I have defined a custom layer which takes in features from the CONV layers and will output a loss and an output using the CONV inputs. The output from this layer then goes into the FC layers for classification. The forward method is described as follows:
def forward(self, x):
x = F.relu(F.max_pool2d(self.conv1(x), 2))

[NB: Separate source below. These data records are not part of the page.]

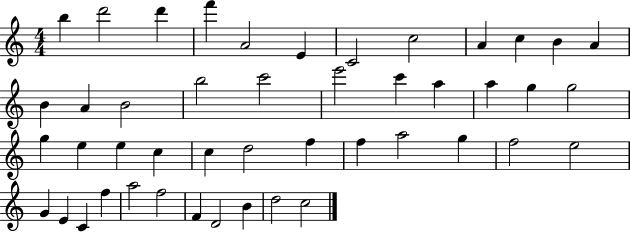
B5/q D6/h D6/q F6/q A4/h E4/q C4/h C5/h A4/q C5/q B4/q A4/q B4/q A4/q B4/h B5/h C6/h E6/h C6/q A5/q A5/q G5/q G5/h G5/q E5/q E5/q C5/q C5/q D5/h F5/q F5/q A5/h G5/q F5/h E5/h G4/q E4/q C4/q F5/q A5/h F5/h F4/q D4/h B4/q D5/h C5/h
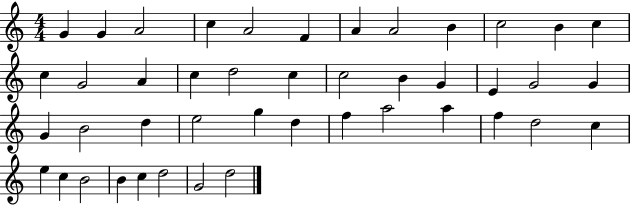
G4/q G4/q A4/h C5/q A4/h F4/q A4/q A4/h B4/q C5/h B4/q C5/q C5/q G4/h A4/q C5/q D5/h C5/q C5/h B4/q G4/q E4/q G4/h G4/q G4/q B4/h D5/q E5/h G5/q D5/q F5/q A5/h A5/q F5/q D5/h C5/q E5/q C5/q B4/h B4/q C5/q D5/h G4/h D5/h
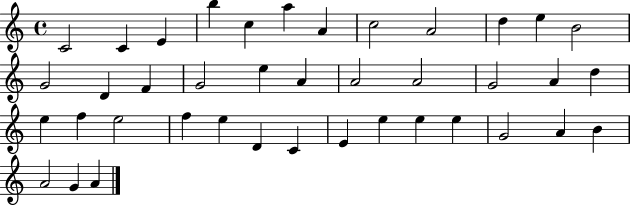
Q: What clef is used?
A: treble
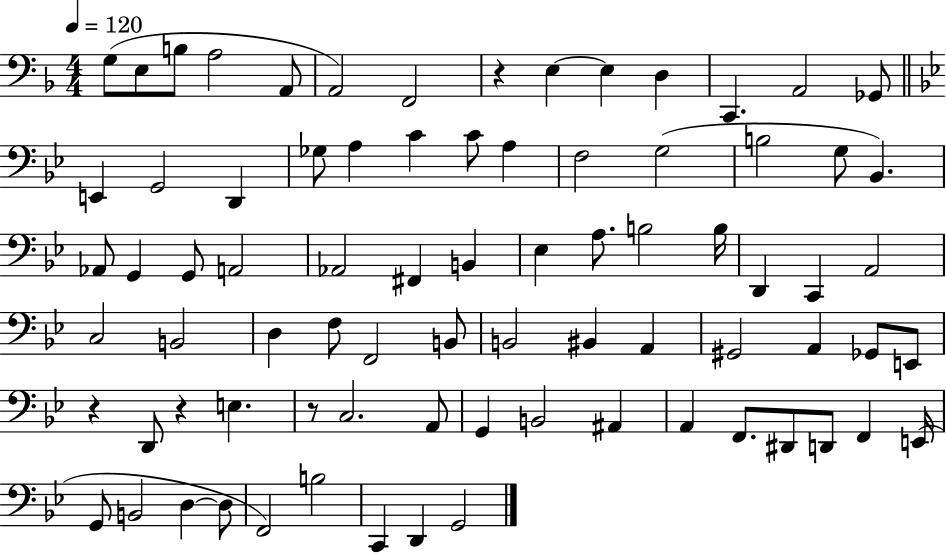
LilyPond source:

{
  \clef bass
  \numericTimeSignature
  \time 4/4
  \key f \major
  \tempo 4 = 120
  g8( e8 b8 a2 a,8 | a,2) f,2 | r4 e4~~ e4 d4 | c,4. a,2 ges,8 | \break \bar "||" \break \key bes \major e,4 g,2 d,4 | ges8 a4 c'4 c'8 a4 | f2 g2( | b2 g8 bes,4.) | \break aes,8 g,4 g,8 a,2 | aes,2 fis,4 b,4 | ees4 a8. b2 b16 | d,4 c,4 a,2 | \break c2 b,2 | d4 f8 f,2 b,8 | b,2 bis,4 a,4 | gis,2 a,4 ges,8 e,8 | \break r4 d,8 r4 e4. | r8 c2. a,8 | g,4 b,2 ais,4 | a,4 f,8. dis,8 d,8 f,4 e,16( | \break g,8 b,2 d4~~ d8 | f,2) b2 | c,4 d,4 g,2 | \bar "|."
}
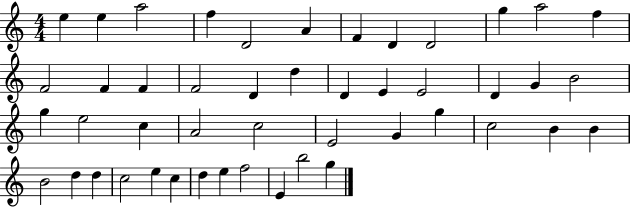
X:1
T:Untitled
M:4/4
L:1/4
K:C
e e a2 f D2 A F D D2 g a2 f F2 F F F2 D d D E E2 D G B2 g e2 c A2 c2 E2 G g c2 B B B2 d d c2 e c d e f2 E b2 g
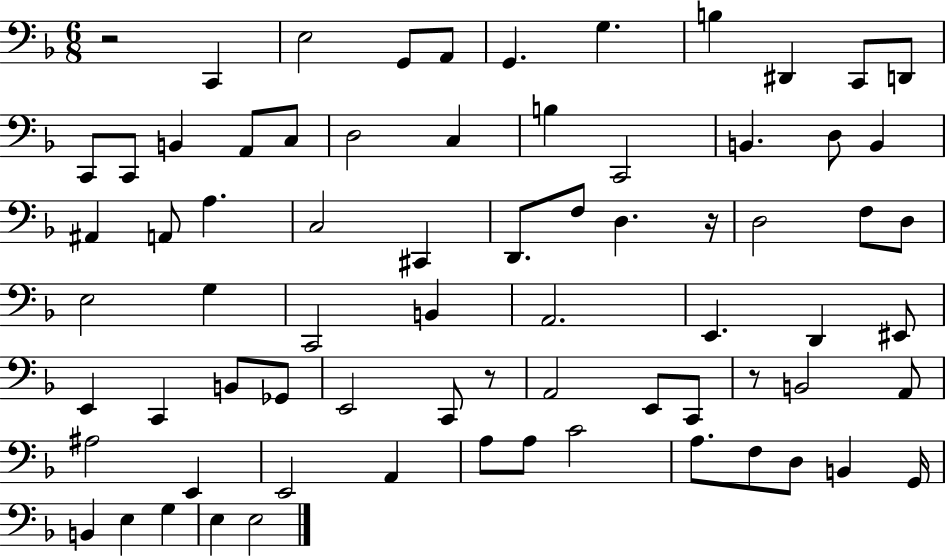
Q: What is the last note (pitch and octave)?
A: E3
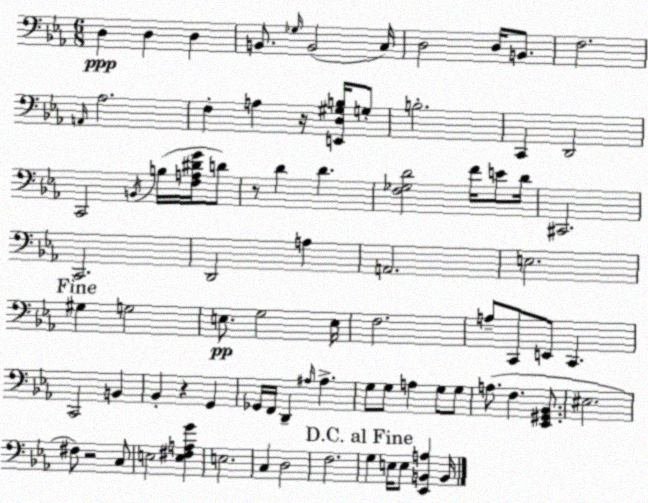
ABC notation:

X:1
T:Untitled
M:6/8
L:1/4
K:Eb
D, D, D, B,,/2 _G,/4 B,,2 C,/4 D,2 D,/4 B,,/2 F,2 A,,/4 _A,2 F, A, z/4 [E,,D,^G,B,]/4 G,/2 B,2 C,, D,,2 C,,2 B,,/4 B,/4 [F,A,^DG]/4 D/2 z/2 D D [F,_G,D]2 F/4 E/2 D/4 ^C,,2 C,,2 D,,2 A, A,,2 E,2 ^G, G,2 E,/2 G,2 E,/4 F,2 A,/2 C,,/2 E,,/2 C,, C,,2 B,, _B,, z G,, _G,,/4 F,,/4 D,, ^A,/4 ^A, G,/2 G,/2 A, G,/2 G,/2 A,/2 F, [_E,,^G,,_B,,]/2 ^E,2 ^F,/2 z2 C,/2 E,2 [E,^F,A,G] E,2 C, D,2 F,2 G, E,/4 E,/2 [_E,,B,,A,] B,,/4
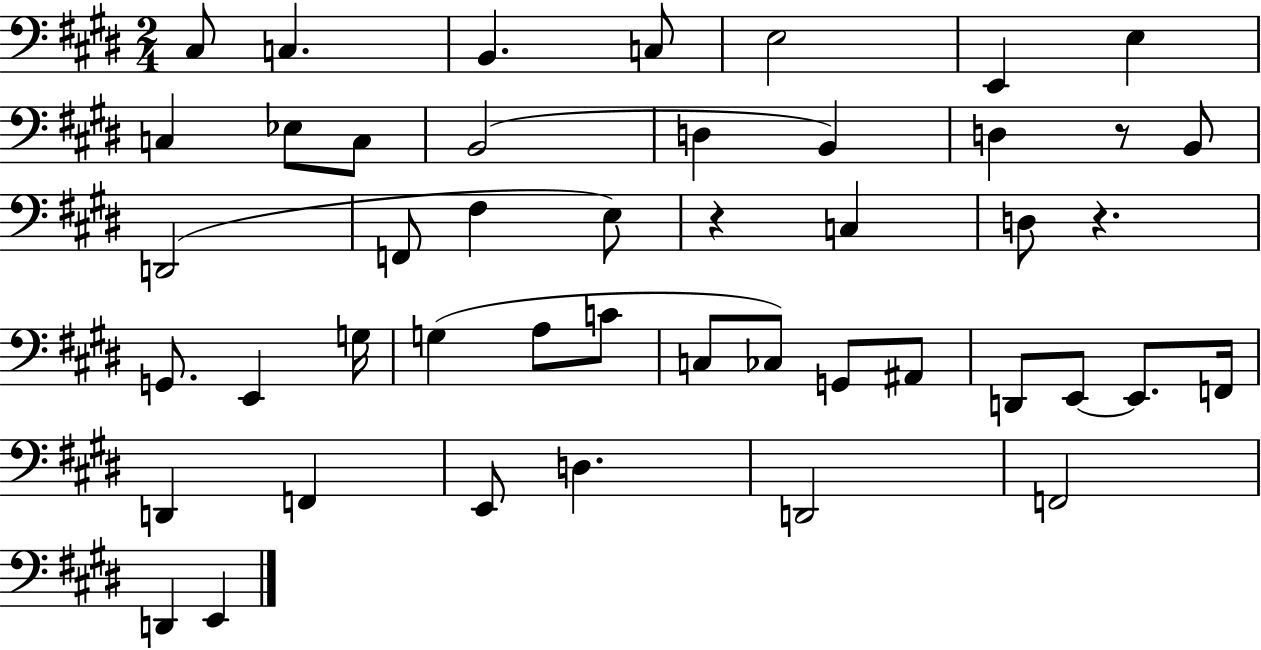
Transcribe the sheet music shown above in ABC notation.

X:1
T:Untitled
M:2/4
L:1/4
K:E
^C,/2 C, B,, C,/2 E,2 E,, E, C, _E,/2 C,/2 B,,2 D, B,, D, z/2 B,,/2 D,,2 F,,/2 ^F, E,/2 z C, D,/2 z G,,/2 E,, G,/4 G, A,/2 C/2 C,/2 _C,/2 G,,/2 ^A,,/2 D,,/2 E,,/2 E,,/2 F,,/4 D,, F,, E,,/2 D, D,,2 F,,2 D,, E,,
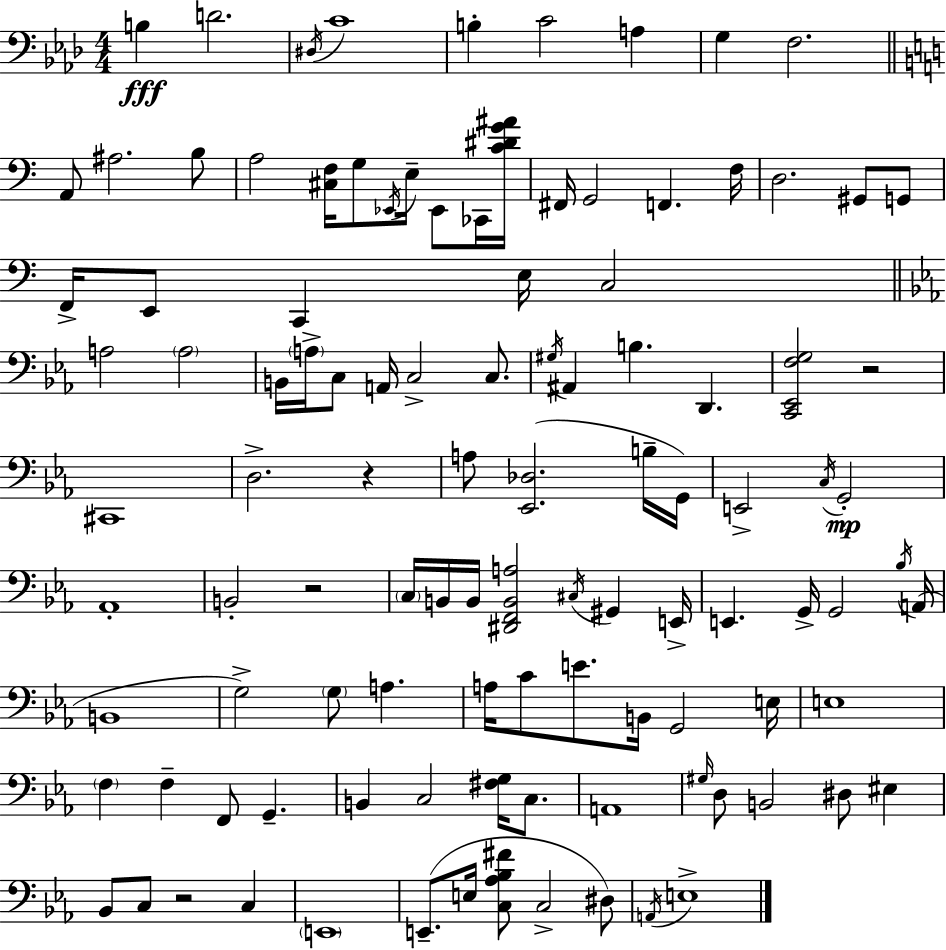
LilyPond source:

{
  \clef bass
  \numericTimeSignature
  \time 4/4
  \key f \minor
  b4\fff d'2. | \acciaccatura { dis16 } c'1 | b4-. c'2 a4 | g4 f2. | \break \bar "||" \break \key c \major a,8 ais2. b8 | a2 <cis f>16 g8 \acciaccatura { ees,16 } e16-- ees,8 ces,16 | <c' dis' g' ais'>16 fis,16 g,2 f,4. | f16 d2. gis,8 g,8 | \break f,16-> e,8 c,4 e16 c2 | \bar "||" \break \key ees \major a2 \parenthesize a2 | b,16 \parenthesize a16-> c8 a,16 c2-> c8. | \acciaccatura { gis16 } ais,4 b4. d,4. | <c, ees, f g>2 r2 | \break cis,1 | d2.-> r4 | a8 <ees, des>2.( b16-- | g,16) e,2-> \acciaccatura { c16 }\mp g,2-. | \break aes,1-. | b,2-. r2 | \parenthesize c16 b,16 b,16 <dis, f, b, a>2 \acciaccatura { cis16 } gis,4 | e,16-> e,4. g,16-> g,2 | \break \acciaccatura { bes16 } a,16( b,1 | g2->) \parenthesize g8 a4. | a16 c'8 e'8. b,16 g,2 | e16 e1 | \break \parenthesize f4 f4-- f,8 g,4.-- | b,4 c2 | <fis g>16 c8. a,1 | \grace { gis16 } d8 b,2 dis8 | \break eis4 bes,8 c8 r2 | c4 \parenthesize e,1 | e,8.--( e16 <c aes bes fis'>8 c2-> | dis8) \acciaccatura { a,16 } e1-> | \break \bar "|."
}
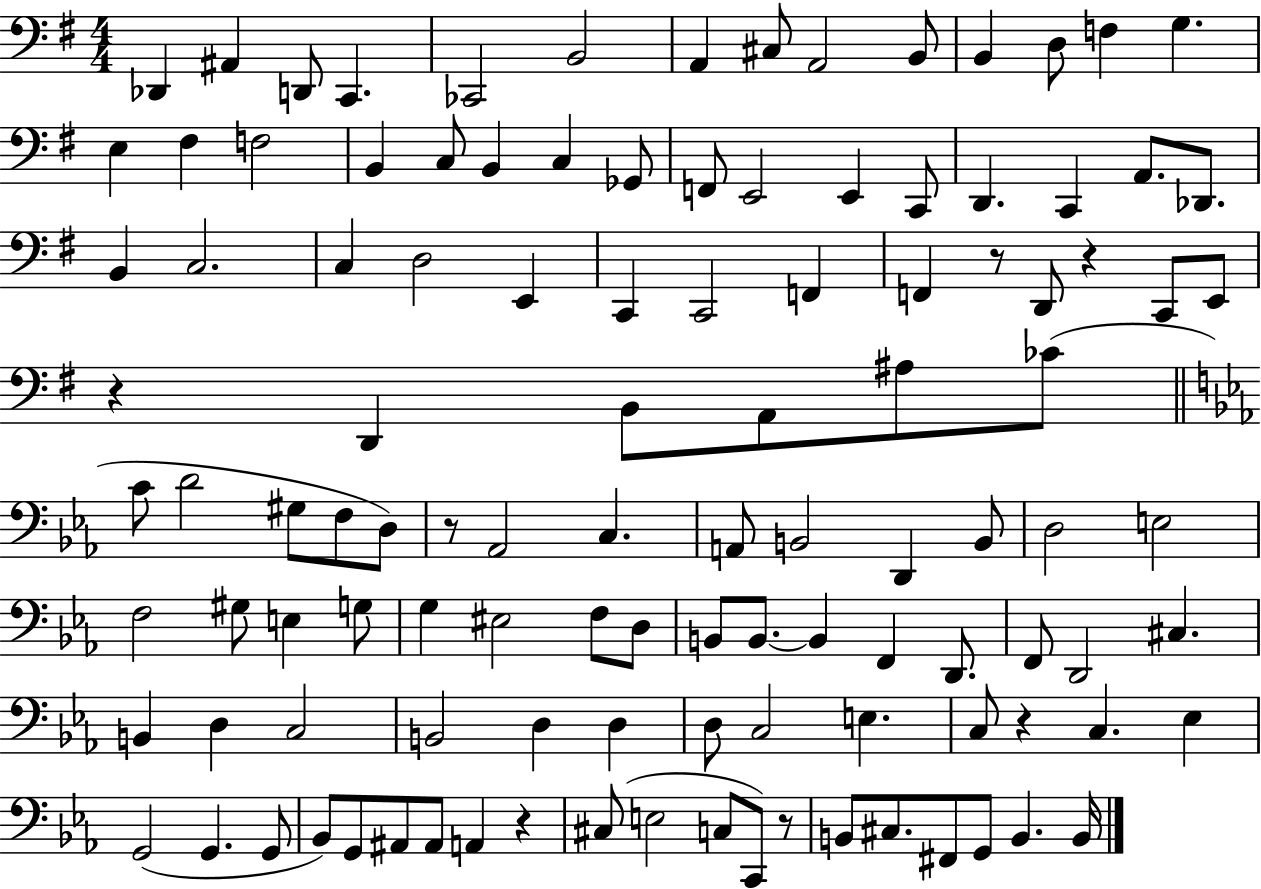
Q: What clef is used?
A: bass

x = F.relu(F.max_pool2d(self.conv2_bn(self.conv2(x)), 2))
x = x.view(-1, 500)
loss, x = self.custom_layer(x)
x = F.relu(self.fc1(x))
return loss, F.log_softmax(x, dim = 1)
Two different optimizers (both SGD) are used, one of them is for the parameters of the custom layer while the other is for the CONV and FC layers. While training however, the losses from the custom layer and the cross-entropy loss from the model is backward propagated.
optimizer1.zero_grad()
optimizer2.zero_grad()
loss1, outputs = model(inputs)
loss2 = criterion(outputs, labels)
total_loss = loss1 + loss2
total_loss.backward()
optimizer1.step()
optimizer2.step()
When I try to visualize the gradients, the gradients of the CONV layers are None while the gradient is being updated for the FC and custom layer, even though the requires_grad flag is true for all the layers. Is there anything else I need to define for the gradient to flow through the entire network?